Minuscule 2268
- Text: Gospel of Mark 1:1-14
- Date: 13th century
- Script: Greek
- Now at: Duke University
- Size: 23.4 cm by 16.7 cm
- Category: none

= Minuscule 2268 =

Greek minuscule manuscript of the New Testament

Minuscule 2268 (in the Gregory-Aland numbering), ε 2058 (Soden's numbering), is a Greek minuscule manuscript of the New Testament. Paleographically it has been assigned to the 13th century. Only one leaf of the codex has survived.

== Description ==

The codex contains a small part of the Gospel of Mark 1:1-14 on 1 parchment leaf (23.4 cm by 16.7 cm). The text is written in one column per page, in 22 lines per page (15.3 by 12 cm).

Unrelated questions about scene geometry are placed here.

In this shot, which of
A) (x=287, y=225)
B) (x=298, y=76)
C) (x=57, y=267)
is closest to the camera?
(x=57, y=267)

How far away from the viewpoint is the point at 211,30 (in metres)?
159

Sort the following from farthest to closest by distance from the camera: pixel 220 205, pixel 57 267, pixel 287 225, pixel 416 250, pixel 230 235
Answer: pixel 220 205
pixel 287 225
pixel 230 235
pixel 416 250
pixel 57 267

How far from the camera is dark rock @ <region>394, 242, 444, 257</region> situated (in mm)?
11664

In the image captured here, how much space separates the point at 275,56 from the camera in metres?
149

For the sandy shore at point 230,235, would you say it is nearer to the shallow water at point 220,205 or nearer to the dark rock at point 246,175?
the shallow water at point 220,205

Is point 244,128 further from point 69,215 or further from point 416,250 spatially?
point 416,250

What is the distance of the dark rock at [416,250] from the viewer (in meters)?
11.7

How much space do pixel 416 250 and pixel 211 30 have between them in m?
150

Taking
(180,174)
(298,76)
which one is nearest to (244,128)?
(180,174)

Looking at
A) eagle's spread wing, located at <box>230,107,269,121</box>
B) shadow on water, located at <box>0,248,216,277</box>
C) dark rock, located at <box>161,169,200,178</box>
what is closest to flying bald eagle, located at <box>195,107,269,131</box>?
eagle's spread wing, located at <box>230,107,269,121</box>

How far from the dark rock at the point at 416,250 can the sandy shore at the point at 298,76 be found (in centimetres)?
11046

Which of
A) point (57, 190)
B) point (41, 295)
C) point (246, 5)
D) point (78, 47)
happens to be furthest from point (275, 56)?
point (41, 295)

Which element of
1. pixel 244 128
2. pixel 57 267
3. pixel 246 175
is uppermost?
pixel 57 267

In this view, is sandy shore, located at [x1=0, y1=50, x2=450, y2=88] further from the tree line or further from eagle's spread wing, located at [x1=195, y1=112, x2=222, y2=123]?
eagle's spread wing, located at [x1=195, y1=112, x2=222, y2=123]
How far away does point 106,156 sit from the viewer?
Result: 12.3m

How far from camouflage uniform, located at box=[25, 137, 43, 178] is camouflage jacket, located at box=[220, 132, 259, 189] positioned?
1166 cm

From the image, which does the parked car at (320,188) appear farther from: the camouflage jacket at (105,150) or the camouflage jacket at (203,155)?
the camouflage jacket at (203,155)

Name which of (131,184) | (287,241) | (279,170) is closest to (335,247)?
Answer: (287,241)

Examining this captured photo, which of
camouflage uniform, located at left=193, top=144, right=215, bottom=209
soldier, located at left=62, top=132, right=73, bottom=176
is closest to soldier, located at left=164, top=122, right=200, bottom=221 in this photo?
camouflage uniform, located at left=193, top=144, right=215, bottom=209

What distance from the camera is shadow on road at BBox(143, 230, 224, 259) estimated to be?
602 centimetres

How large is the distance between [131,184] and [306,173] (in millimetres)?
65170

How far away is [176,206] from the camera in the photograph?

The titles written in red ink, the initial letters in gold. The text is divided according to the Ammonian Sections, whose numbers are given at the margin, with references to the Eusebian Canons (written below Ammonian Section numbers). It contains pictures (portraits of the four Evangelist).

Kurt Aland the Greek text of the codex did not place it in any Category.
It was not examined by the Claremont Profile Method.

== History ==

The codex now is located in the Kenneth Willis Clark Collection of the Duke University (Gk MS 4) at Durham.